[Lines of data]
**********
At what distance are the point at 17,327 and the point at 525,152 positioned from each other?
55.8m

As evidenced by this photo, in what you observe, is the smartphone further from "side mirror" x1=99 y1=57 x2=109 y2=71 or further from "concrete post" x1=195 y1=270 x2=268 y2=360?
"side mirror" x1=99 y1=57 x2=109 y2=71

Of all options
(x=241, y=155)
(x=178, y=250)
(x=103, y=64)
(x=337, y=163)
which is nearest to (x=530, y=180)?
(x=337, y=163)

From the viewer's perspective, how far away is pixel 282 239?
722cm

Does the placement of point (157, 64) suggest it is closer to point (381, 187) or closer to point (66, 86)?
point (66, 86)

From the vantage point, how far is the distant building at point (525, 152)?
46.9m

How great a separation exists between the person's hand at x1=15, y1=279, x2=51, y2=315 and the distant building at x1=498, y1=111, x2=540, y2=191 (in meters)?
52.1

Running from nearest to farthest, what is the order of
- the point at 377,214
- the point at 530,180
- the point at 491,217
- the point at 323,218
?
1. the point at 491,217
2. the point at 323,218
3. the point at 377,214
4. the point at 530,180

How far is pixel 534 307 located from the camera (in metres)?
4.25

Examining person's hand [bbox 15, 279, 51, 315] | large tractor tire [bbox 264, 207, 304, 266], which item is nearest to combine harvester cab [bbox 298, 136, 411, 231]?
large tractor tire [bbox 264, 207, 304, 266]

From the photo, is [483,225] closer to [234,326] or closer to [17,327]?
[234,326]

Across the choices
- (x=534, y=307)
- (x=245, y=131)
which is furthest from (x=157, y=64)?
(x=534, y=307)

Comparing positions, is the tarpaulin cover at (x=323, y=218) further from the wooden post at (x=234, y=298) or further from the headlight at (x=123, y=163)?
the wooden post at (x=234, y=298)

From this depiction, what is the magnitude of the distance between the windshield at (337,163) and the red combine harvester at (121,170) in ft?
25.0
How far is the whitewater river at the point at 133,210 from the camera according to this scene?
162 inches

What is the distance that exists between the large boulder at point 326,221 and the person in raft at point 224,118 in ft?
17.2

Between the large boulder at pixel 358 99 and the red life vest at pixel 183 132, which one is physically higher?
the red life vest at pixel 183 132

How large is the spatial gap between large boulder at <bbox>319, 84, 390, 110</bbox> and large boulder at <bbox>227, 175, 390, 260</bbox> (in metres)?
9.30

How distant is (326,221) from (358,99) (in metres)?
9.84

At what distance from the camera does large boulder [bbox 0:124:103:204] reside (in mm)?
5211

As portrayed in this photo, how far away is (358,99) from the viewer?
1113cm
**********
**WHAT THE TASK ASKS**
Reproduce word for word the stretch from the line containing "Between the large boulder at pixel" through the last line above, including both of those lines.

**FINAL RESULT**
Between the large boulder at pixel 358 99 and the red life vest at pixel 183 132, which one is physically higher?
the red life vest at pixel 183 132

How large is the spatial gap between large boulder at <bbox>319, 84, 390, 110</bbox> and large boulder at <bbox>227, 175, 390, 260</bbox> (in metres)?
9.30

How distant is (326,221) from (358,99) (in metres)?
9.84

At what distance from the camera does large boulder [bbox 0:124:103:204] reside (in mm)?
5211

As portrayed in this photo, how far away is (358,99) from the viewer?
1113cm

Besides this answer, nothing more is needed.